The Hawkeyes, entering as 26-point favorites, bounced back with what proved to be a Big 10-clinching win at home against Purdue.

| Team | 1 | 2 | 3 | 4 | Total |
|---|---|---|---|---|---|
| Boilermakers | 0 | 3 | 0 | 6 | 9 |
| • Hawkeyes | 7 | 7 | 10 | 14 | 38 |

===At Minnesota===

- Sources: Box Score and Game Story

Knowing that they were Rose Bowl-bound before they even took the field, the Hawkeyes dropped their final road game at Minnesota, 31–24. In that game, Tony Stewart became the Hawkeyes all-time leading rusher (at least at that time), though he lost a key fumble on that play.

| Team | 1 | 2 | 3 | 4 | Total |
|---|---|---|---|---|---|
| Hawkeyes | 0 | 10 | 7 | 7 | 24 |
| • Golden Gophers | 7 | 14 | 3 | 7 | 31 |

===Rose Bowl===

- Sources: [Box score]

The Rose Bowl placed an over-matched Iowa against one of the best teams in the country that season, the Washington Huskies, led by head coach Don James. The Hawkeyes trailed badly at the half and trailed 39–14 after three quarters. With Washington reserves taking over in the fourth quarter, Iowa scored two touchdowns to draw within thirteen. With another Washington touchdown the margin was back to twenty, and Iowa's late last score and conversion brought them to within a dozen where the game ended, 46–34. It was Hayden Fry's last trip to Pasadena, and he ended up 0–3 in those games.

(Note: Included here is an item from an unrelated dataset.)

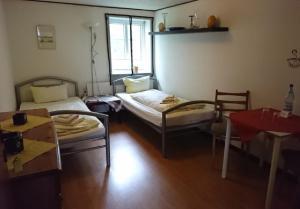 Ein Bett oder Betten in einem Zimmer der Unterkunft Ferienzimmervermietung Reitferien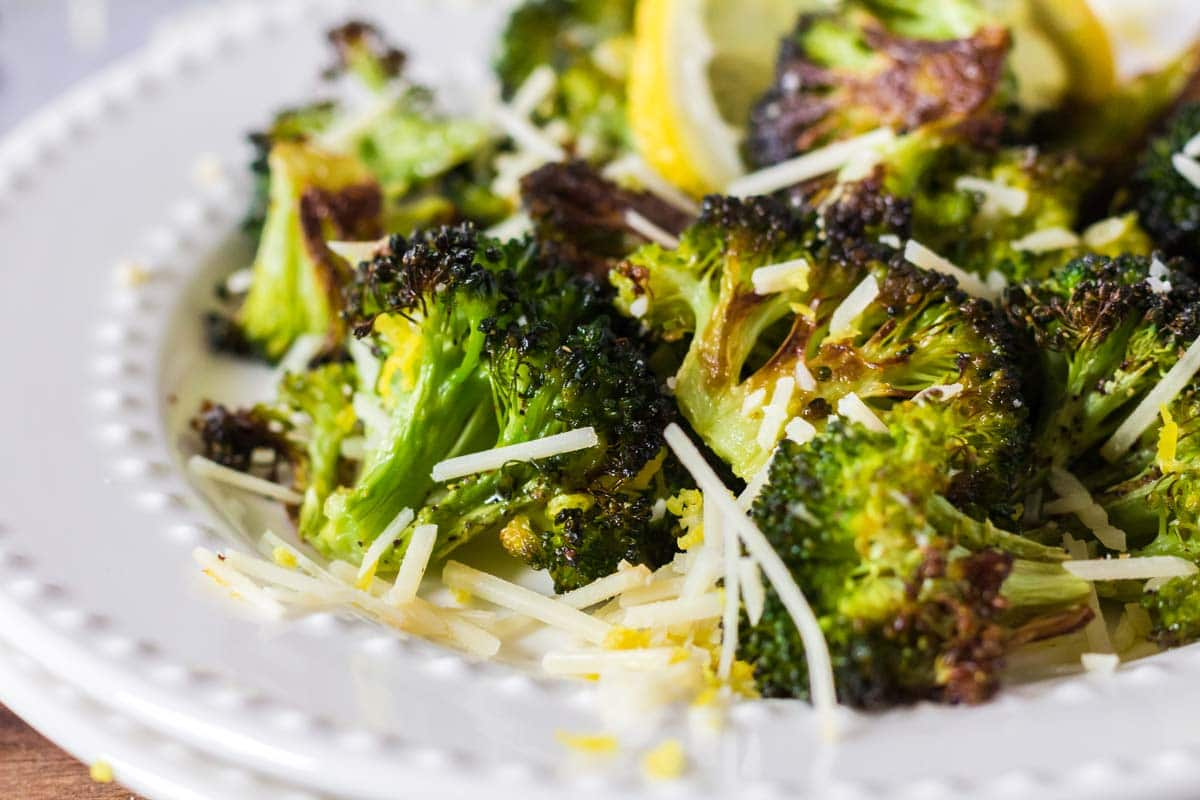 A plate or roasted broccoli and cheese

| Team | 1 | 2 | 3 | 4 | Total |
|---|---|---|---|---|---|
| Hawkeyes | 0 | 7 | 7 | 20 | 34 |
| • Huskies | 10 | 23 | 6 | 7 | 46 |

==Postseason awards==
- Hayden Fry – Big Ten Coach of the Year
- Nick Bell and Matt Rodgers – co-Big Ten Offensive Player of the Year (coaches)
- Merton Hanks – All-American Defensive Back (Newspaper Enterprise Association)

==Team players in the 1991 NFL draft==

| Player | Position | Round | Pick | NFL club |
|---|---|---|---|---|
| Nick Bell | Running Back | 2 | 43 | Los Angeles Raiders |
| Merton Hanks | Defensive Back | 5 | 122 | San Francisco 49ers |
| Michael Titley | Tight End | 10 | 275 | Miami Dolphins |
| Tony Stewart | Running Back | 11 | 297 | Seattle Seahawks |

==Other notable players==
- Bret Bielema, nose guard – Head coach at Wisconsin, 2006–2012, Head coach at Arkansas, 2013–2017.